Geschrieben von Prof. Dr. Hans-Peter Schwöbel

Es gibt keine Möglichkeit, der Diktatur des Unrechts, des Irrtums, des schlechten Geschmacks und schlechter Qualität Einhalt zu gebieten als durch Kritik.



Wichtigste Errungenschaften der Neuzeit sind nicht Dampfmaschine, Druckkunst, Dienstbarmachung der Elektrizität, Auto, Flugzeug, Computer oder das Internet. Es ist die Fähigkeit und das Recht, Kritik zu üben und Kritik anzunehmen.

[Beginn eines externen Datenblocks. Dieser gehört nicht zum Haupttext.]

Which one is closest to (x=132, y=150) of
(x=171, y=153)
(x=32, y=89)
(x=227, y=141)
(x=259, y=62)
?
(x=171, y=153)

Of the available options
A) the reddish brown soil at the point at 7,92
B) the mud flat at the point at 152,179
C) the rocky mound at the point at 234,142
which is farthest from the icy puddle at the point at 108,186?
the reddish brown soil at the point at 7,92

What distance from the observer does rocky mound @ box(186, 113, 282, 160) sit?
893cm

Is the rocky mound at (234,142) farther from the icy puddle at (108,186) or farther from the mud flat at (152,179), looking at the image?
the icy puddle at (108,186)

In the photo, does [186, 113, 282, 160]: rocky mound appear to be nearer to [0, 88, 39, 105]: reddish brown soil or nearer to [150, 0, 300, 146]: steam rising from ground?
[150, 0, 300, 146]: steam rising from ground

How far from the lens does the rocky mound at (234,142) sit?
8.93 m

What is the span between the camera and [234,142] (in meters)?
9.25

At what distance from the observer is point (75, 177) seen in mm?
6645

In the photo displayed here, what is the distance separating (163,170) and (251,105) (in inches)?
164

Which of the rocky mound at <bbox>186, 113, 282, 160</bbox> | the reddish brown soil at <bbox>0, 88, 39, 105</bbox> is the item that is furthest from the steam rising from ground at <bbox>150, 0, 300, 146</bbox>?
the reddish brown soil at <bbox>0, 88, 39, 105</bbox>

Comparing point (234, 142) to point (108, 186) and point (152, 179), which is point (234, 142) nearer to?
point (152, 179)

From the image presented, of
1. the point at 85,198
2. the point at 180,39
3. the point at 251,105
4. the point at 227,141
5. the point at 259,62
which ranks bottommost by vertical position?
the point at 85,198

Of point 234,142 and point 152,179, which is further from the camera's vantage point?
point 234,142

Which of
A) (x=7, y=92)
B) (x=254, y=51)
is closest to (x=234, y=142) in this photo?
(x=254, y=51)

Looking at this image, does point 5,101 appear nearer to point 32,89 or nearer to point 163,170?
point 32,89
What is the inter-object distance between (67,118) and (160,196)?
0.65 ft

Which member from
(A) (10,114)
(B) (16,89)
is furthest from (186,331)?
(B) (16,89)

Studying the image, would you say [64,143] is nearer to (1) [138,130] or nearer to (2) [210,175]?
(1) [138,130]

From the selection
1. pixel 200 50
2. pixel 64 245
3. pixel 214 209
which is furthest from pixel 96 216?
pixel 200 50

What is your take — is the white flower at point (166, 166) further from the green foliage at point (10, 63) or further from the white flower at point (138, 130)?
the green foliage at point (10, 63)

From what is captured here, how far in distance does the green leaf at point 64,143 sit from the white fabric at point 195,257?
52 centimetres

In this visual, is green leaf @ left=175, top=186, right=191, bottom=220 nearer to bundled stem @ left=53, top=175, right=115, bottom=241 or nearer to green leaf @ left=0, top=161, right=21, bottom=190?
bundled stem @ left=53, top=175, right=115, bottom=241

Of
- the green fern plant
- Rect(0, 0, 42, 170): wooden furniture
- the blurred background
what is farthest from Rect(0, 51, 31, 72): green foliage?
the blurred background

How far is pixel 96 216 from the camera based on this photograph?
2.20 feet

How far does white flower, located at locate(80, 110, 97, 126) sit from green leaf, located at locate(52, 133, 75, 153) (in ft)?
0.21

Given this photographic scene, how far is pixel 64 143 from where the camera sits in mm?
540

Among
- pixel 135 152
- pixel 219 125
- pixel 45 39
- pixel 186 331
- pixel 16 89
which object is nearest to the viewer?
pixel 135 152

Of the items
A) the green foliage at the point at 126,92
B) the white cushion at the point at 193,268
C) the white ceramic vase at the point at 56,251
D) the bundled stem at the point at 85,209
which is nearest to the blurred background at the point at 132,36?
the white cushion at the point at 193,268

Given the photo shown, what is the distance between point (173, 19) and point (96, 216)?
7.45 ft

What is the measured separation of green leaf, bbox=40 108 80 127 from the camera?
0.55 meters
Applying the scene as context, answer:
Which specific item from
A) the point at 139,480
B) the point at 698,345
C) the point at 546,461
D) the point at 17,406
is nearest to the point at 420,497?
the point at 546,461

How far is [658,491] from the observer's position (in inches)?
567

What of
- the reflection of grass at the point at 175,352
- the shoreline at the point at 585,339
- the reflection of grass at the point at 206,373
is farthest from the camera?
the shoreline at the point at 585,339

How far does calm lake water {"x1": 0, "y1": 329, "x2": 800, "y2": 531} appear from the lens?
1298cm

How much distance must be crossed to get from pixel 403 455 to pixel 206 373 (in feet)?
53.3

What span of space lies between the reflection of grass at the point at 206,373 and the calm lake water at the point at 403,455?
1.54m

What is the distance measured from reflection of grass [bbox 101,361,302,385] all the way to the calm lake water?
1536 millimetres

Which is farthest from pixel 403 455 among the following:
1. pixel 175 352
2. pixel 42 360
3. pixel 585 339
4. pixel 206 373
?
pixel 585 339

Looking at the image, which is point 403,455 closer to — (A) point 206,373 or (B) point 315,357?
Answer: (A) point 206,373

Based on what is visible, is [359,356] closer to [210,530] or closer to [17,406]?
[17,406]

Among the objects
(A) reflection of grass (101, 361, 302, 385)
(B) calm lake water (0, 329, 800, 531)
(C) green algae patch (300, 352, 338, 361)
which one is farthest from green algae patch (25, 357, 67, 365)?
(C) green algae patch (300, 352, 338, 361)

Wir können weder ökonomische, politische, administrative oder pädagogische Systeme noch unser alltägliches Handeln ohne Kritik weiterentwickeln. Wesentliche Informationen gelangen nur auf dem Wege der Kritik ins individuelle und ge-meinschaftliche Bewusstsein. Das Recht und die Pflicht, Kritik zu üben und anzunehmen, sind Postulate demokratischer Ethik und gleichermaßen ökonomische Ressourcen ersten Ranges. Wer Kritik unterbindet, verursacht hohe Kosten und mindert das Problemlösungsvermögen des Projektes, für das er und Andere arbeiten.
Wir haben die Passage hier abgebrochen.